TEXTO:
Adolescência e a fase da não aceitação
A criadora de conteúdo diz ter vivido momentos complicados na adolescência, principalmente por ter enfrentado uma fase de não aceitação da doença - e agravado seus sintomas.
"Parei de tomar remédios na frente das pessoas porque queria ser 'normal', então minha saúde se deteriorou muito nesse período. Eu brinco que eu mesma reproduzia o capacitismo (preconceito contra pessoas com deficiência) para mim, e sinto que, se tivesse uma representatividade melhor, não teria passado por metade do que passei. Hoje temos o filme 'A Cinco Passos de Você', que quebrou o tabu da oxigenoterapia, mas antes dele e de 'A Culpa é das Estrelas', quem usava um cateter nasal era um ET."
A máscara já fazia parte da vida dela
Quando teve que ser internada pela primeira vez, aos 17 anos, Luana precisou ser intubada e ficou 9 dias em coma. Sua capacidade pulmonar saiu de 70% para 28%. Há um ano ela precisa usar a sonda nasal, que lhe fornece oxigênio, em tempo integral, ou seja, durante as 24 horas do dia.

DADOS FORNECIDOS:
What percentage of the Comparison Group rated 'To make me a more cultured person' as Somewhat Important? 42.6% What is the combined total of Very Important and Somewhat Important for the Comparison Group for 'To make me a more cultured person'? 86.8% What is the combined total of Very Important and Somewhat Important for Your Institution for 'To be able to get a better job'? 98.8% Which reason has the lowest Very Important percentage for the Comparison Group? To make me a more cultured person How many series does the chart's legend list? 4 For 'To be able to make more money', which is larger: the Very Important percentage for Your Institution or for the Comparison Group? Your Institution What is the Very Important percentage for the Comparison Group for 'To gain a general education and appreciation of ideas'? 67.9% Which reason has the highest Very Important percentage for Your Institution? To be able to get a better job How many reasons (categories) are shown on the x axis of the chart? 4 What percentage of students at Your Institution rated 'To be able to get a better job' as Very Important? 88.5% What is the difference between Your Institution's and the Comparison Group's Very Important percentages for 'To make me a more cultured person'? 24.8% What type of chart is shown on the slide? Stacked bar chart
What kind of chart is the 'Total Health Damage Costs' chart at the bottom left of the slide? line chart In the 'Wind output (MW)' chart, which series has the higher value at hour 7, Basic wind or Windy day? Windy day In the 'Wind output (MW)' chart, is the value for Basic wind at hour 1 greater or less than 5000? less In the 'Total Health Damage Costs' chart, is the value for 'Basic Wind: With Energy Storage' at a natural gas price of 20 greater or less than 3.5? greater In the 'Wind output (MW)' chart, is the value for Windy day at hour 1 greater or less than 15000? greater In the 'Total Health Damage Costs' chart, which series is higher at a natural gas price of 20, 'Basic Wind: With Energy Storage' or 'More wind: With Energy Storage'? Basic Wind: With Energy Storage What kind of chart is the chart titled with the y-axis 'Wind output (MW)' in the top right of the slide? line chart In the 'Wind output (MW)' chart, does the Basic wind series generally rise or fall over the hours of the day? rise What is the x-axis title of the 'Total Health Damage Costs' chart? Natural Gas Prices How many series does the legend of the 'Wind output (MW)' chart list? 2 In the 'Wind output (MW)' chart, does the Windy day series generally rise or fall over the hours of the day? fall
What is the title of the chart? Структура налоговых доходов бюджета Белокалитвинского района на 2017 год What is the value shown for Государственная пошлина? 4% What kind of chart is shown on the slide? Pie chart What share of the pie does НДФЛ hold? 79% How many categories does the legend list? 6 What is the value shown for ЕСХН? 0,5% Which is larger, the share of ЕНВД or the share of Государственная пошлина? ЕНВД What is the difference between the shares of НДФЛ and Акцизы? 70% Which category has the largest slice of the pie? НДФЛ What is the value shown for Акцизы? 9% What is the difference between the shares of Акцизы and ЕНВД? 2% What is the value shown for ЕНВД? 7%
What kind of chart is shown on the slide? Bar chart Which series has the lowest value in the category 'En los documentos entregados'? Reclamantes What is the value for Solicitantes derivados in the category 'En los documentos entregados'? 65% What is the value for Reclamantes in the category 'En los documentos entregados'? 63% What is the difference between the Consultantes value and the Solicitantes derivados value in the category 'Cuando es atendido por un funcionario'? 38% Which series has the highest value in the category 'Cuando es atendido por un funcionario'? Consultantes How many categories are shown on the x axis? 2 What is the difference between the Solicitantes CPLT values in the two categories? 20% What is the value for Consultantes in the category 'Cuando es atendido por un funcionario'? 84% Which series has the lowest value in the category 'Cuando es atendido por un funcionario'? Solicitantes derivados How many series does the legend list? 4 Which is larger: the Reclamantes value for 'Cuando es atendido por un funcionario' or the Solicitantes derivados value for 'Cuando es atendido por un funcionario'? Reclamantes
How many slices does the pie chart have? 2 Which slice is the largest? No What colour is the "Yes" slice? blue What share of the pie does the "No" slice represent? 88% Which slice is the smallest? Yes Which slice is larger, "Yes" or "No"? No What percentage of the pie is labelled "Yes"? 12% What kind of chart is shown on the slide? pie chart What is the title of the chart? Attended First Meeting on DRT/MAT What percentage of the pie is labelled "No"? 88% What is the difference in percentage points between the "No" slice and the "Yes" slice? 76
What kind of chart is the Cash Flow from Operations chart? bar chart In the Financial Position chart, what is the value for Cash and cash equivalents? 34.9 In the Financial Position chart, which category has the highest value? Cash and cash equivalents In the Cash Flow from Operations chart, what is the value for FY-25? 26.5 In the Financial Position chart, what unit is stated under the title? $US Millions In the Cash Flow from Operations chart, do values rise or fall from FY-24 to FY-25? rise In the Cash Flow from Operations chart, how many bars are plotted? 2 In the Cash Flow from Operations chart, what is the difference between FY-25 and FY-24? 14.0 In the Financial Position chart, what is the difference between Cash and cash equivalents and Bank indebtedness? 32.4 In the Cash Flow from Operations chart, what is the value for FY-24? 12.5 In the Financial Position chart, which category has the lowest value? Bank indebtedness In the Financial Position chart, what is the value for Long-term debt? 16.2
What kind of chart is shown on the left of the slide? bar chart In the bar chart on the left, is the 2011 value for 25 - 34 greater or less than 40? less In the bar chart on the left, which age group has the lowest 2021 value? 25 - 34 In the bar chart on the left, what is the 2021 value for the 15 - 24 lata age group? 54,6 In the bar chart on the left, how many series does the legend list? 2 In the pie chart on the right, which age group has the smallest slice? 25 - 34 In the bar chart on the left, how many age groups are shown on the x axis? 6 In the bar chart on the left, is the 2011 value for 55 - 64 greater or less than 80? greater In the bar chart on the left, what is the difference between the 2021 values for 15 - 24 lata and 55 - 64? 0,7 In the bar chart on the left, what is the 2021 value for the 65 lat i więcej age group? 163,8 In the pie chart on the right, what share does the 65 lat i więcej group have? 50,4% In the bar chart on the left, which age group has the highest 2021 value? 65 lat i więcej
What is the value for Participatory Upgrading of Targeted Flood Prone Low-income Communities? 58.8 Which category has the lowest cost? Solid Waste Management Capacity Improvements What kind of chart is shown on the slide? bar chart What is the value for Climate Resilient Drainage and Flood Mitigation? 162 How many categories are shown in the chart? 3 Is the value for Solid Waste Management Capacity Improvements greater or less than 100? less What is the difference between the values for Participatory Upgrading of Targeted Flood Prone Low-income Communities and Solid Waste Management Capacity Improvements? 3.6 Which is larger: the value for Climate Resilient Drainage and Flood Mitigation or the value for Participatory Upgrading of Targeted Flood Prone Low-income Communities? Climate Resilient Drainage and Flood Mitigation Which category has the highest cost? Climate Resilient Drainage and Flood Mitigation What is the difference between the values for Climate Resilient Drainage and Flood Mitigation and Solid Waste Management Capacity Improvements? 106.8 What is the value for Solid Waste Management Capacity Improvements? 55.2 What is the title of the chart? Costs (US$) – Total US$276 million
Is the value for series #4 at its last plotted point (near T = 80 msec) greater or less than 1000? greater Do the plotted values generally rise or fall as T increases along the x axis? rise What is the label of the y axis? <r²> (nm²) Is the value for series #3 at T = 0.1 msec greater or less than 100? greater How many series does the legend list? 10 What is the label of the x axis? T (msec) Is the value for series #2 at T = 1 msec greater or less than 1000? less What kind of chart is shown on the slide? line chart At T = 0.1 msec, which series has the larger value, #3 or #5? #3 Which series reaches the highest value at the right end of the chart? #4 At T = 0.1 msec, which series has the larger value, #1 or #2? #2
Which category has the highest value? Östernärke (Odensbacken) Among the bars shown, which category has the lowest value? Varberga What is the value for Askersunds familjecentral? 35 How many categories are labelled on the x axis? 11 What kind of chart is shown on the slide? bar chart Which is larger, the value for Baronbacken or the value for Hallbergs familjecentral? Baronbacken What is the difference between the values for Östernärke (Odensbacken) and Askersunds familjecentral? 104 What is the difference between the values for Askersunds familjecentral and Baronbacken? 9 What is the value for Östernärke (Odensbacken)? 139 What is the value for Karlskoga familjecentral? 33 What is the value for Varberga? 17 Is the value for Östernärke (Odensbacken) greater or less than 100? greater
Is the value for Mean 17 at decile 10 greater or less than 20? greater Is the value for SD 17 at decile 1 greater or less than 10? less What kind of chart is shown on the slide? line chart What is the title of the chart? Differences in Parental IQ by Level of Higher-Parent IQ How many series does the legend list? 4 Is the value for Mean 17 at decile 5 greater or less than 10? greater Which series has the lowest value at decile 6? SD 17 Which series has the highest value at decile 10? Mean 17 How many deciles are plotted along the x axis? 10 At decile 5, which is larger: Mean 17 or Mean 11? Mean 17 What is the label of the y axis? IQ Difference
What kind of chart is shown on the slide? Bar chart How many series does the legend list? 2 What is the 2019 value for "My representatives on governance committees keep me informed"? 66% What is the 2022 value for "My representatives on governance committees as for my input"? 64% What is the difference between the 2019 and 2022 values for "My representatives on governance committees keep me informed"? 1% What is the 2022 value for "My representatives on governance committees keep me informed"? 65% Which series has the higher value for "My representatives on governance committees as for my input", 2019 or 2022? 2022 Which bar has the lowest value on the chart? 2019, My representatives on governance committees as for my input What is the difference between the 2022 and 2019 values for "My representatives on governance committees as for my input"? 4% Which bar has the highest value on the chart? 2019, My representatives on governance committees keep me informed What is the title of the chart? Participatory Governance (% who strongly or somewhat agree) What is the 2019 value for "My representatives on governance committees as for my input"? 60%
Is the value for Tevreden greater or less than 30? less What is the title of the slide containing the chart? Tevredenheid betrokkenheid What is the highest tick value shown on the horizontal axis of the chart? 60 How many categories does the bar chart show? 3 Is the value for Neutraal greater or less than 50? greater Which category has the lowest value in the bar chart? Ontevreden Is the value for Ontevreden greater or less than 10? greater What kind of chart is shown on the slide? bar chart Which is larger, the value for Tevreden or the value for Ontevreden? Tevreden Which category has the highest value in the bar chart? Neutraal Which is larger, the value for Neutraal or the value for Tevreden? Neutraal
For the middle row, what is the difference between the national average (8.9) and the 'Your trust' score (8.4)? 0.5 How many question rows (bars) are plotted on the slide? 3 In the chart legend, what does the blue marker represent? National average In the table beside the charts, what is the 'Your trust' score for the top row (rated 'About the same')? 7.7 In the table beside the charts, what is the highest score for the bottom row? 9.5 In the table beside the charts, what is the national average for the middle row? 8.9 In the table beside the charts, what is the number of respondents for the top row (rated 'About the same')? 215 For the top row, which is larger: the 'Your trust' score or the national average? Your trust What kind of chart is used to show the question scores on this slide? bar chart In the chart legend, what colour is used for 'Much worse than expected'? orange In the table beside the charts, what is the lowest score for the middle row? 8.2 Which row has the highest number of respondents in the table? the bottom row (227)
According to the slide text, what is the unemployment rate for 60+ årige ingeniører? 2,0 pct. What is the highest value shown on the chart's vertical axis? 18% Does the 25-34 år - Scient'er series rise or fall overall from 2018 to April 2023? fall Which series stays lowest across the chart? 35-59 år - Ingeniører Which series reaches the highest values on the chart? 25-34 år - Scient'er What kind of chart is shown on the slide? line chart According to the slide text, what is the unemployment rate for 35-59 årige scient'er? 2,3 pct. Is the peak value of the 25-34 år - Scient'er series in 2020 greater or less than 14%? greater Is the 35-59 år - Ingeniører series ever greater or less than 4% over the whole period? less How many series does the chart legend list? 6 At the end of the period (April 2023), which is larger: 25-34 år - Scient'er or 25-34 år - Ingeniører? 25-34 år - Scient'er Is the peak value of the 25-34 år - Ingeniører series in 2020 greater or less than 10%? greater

INSTRUÇÕES DO EXERCÍCIO:
a) Repita a passagem do texto de "A máscara já" até "horas do dia.", incluindo essas palavras.
b) Com base no texto, responda:
(i) Por que a criadora de conteúdo parou de tomar remédios na frente das pessoas?
(ii) Qual filme, segundo ela, quebrou o tabu da oxigenoterapia?
(iii) Para quanto caiu a capacidade pulmonar de Luana?
Os dados não são necessários para resolver as tarefas.

RESPOSTAS:
a)
A máscara já fazia parte da vida dela
Quando teve que ser internada pela primeira vez, aos 17 anos, Luana precisou ser intubada e ficou 9 dias em coma. Sua capacidade pulmonar saiu de 70% para 28%. Há um ano ela precisa usar a sonda nasal, que lhe fornece oxigênio, em tempo integral, ou seja, durante as 24 horas do dia.

b)
(i) Porque queria ser "normal".
(ii) "A Cinco Passos de Você".
(iii) Para 28%.